In this paper, we showed how to design Domain Specific Languages for describing linguistic resources, by assembling elementary language bricks. We then presented how to concretely implement a meta-compiler which would take as input a library of language bricks together with a configuration file defining how to assemble a given DSL, and would produce automatically the corresponding compiler.

This meta-compilation from a DSL specification has been used for instance to produce a Prolog version of the XMG compiler. The resulting compiler was successfully used to (re)compile existing large scale tree grammars for French, English and German [6] (the generated resources are identical to the ones produced by the original XMG). The development of new syntactic resources was also initiated using XMG 2’s modular architecture (including works on São Tomense [20] and Arabic [2]).

XMG 2’s extensibility made it possible to create new language bricks, and thus new compilers. These were used for various description tasks, including the development of morphological resources (lexicon of inflected forms) for Ikota [7], the definition of new syntax-semantics and morpho-semantics interfaces (see e.g. [15]). This work paved the way for new uses of description languages. Future work includes extending the library of language bricks (and corresponding solvers) to support these new uses.

Several paths remains to be explored in the context of this work, both on the theoretical and on the practical side. First, the expressive power of certain types of DSL needs to be further studied.
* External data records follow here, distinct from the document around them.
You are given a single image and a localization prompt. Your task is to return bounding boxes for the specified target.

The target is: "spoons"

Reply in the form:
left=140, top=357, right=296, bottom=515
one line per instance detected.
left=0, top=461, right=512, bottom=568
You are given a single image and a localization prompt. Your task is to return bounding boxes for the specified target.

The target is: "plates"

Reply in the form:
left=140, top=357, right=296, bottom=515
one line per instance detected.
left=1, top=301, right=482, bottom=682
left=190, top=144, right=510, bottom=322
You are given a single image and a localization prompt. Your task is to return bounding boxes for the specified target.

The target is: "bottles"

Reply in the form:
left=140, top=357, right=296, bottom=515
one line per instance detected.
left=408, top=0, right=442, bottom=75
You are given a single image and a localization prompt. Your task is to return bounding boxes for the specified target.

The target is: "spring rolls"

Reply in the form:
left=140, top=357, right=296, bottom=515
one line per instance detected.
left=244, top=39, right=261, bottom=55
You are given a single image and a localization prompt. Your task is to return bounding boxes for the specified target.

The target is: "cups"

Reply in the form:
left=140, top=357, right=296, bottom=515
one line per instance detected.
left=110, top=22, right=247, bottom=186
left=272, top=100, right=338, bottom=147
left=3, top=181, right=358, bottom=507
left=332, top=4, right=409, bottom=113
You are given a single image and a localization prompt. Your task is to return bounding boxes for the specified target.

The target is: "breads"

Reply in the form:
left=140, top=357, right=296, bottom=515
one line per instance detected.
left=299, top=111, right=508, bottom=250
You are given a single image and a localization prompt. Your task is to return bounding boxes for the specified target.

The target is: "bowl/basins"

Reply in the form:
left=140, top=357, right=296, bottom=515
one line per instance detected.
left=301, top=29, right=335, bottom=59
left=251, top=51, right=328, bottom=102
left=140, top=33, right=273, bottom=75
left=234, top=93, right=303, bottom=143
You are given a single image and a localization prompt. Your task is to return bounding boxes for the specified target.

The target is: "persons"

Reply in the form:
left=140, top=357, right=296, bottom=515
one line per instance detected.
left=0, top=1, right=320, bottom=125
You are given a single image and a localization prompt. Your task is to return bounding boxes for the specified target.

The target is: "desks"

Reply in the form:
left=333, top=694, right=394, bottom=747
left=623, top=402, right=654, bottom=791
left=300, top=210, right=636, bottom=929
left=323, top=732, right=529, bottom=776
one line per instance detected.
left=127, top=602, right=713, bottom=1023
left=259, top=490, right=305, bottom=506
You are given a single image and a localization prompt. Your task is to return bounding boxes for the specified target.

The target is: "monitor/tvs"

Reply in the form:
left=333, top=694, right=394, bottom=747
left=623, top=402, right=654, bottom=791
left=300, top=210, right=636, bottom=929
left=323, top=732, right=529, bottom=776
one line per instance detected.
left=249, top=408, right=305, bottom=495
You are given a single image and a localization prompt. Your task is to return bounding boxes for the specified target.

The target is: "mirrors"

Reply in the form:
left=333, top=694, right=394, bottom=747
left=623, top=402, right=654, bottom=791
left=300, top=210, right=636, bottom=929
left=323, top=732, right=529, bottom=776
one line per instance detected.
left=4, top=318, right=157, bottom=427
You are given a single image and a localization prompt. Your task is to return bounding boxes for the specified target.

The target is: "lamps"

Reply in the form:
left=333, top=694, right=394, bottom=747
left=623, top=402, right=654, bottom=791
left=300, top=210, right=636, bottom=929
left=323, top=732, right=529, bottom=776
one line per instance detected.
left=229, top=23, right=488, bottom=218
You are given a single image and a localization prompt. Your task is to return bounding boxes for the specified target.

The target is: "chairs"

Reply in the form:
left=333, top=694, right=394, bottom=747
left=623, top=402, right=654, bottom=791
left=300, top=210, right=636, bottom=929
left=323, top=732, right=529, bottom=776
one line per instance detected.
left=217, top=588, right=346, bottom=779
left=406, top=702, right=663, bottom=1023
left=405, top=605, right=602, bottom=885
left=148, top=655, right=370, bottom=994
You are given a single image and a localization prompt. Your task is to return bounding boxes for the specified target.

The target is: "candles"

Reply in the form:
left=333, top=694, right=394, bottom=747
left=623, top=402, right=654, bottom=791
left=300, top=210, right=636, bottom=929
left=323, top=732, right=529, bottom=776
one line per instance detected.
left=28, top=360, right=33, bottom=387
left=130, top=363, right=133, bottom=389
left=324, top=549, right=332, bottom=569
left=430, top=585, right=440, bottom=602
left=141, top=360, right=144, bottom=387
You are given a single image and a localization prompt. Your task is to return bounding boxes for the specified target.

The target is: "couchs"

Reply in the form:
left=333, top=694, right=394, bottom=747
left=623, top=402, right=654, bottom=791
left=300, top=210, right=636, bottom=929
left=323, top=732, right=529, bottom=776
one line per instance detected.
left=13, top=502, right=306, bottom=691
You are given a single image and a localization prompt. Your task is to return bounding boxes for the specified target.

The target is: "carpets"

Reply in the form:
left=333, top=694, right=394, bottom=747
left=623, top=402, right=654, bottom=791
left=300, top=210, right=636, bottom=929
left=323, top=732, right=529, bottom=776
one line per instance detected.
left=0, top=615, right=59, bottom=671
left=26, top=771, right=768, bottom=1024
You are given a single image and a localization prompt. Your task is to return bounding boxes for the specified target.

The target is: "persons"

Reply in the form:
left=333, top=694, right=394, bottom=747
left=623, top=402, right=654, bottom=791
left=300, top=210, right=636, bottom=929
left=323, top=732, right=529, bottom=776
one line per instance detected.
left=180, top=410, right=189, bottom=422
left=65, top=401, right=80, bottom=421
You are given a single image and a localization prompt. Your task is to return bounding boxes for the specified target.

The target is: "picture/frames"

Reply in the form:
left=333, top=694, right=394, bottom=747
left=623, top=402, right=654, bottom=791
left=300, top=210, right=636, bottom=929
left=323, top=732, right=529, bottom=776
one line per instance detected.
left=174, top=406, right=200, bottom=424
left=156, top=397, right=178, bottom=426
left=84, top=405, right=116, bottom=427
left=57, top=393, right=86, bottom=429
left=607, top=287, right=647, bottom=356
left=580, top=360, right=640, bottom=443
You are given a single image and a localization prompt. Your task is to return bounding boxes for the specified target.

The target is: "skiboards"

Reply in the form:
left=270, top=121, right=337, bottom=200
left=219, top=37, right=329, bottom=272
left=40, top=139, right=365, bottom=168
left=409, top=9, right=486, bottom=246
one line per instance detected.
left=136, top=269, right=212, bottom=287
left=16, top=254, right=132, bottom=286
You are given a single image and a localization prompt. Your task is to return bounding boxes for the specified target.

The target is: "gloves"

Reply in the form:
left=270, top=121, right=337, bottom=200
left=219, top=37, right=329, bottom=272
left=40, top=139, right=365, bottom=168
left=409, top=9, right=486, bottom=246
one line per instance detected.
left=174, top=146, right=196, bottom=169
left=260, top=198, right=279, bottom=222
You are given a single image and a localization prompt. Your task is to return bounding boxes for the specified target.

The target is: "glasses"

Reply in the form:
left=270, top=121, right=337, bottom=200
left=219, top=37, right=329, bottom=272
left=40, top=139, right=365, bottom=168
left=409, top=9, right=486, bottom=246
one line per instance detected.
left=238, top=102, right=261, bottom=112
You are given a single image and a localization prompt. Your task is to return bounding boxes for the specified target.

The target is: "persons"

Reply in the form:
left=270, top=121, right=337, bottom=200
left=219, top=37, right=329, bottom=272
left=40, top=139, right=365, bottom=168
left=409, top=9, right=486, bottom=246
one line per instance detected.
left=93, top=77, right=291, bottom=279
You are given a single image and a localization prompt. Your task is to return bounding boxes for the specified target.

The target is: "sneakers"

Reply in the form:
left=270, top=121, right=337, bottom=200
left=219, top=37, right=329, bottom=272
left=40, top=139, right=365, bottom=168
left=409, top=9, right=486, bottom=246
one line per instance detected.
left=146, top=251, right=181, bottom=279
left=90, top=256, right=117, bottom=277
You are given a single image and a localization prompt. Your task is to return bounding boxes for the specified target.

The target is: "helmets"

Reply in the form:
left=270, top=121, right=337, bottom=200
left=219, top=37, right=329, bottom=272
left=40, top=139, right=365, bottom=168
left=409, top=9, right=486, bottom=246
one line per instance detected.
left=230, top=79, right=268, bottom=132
As an example, we saw that DSLs are used to describe tree-based grammars in the TAG formalism. In our case, formulas of a dominance-based tree description logic are used and solved using Constraint Satisfaction techniques. Alternatively formulas of a monadic second order (MSO) logic could be considered and solved using automaton-based techniques. More generally, the link between the input metagrammatical description language (DSL) and the target grammar formalism requires more attention. Interesting questions include the definition of the class of grammar formalisms (resp. of formal languages) which can be captured by XMG-like metagrammatical descriptions.

Second, on the practical side this approach to linguistic resource production made the relation between software engineering and linguistic resource design clearer. Designing precision resource is very close to designing software (one has to deal with relatively complex formal statements and expressions) and should thus benefit from the same kind of integrated development environments. Future work on metagrammar meta-compilation must take this analogy into account by providing user with facilities such as debuggers, regression tests, etc.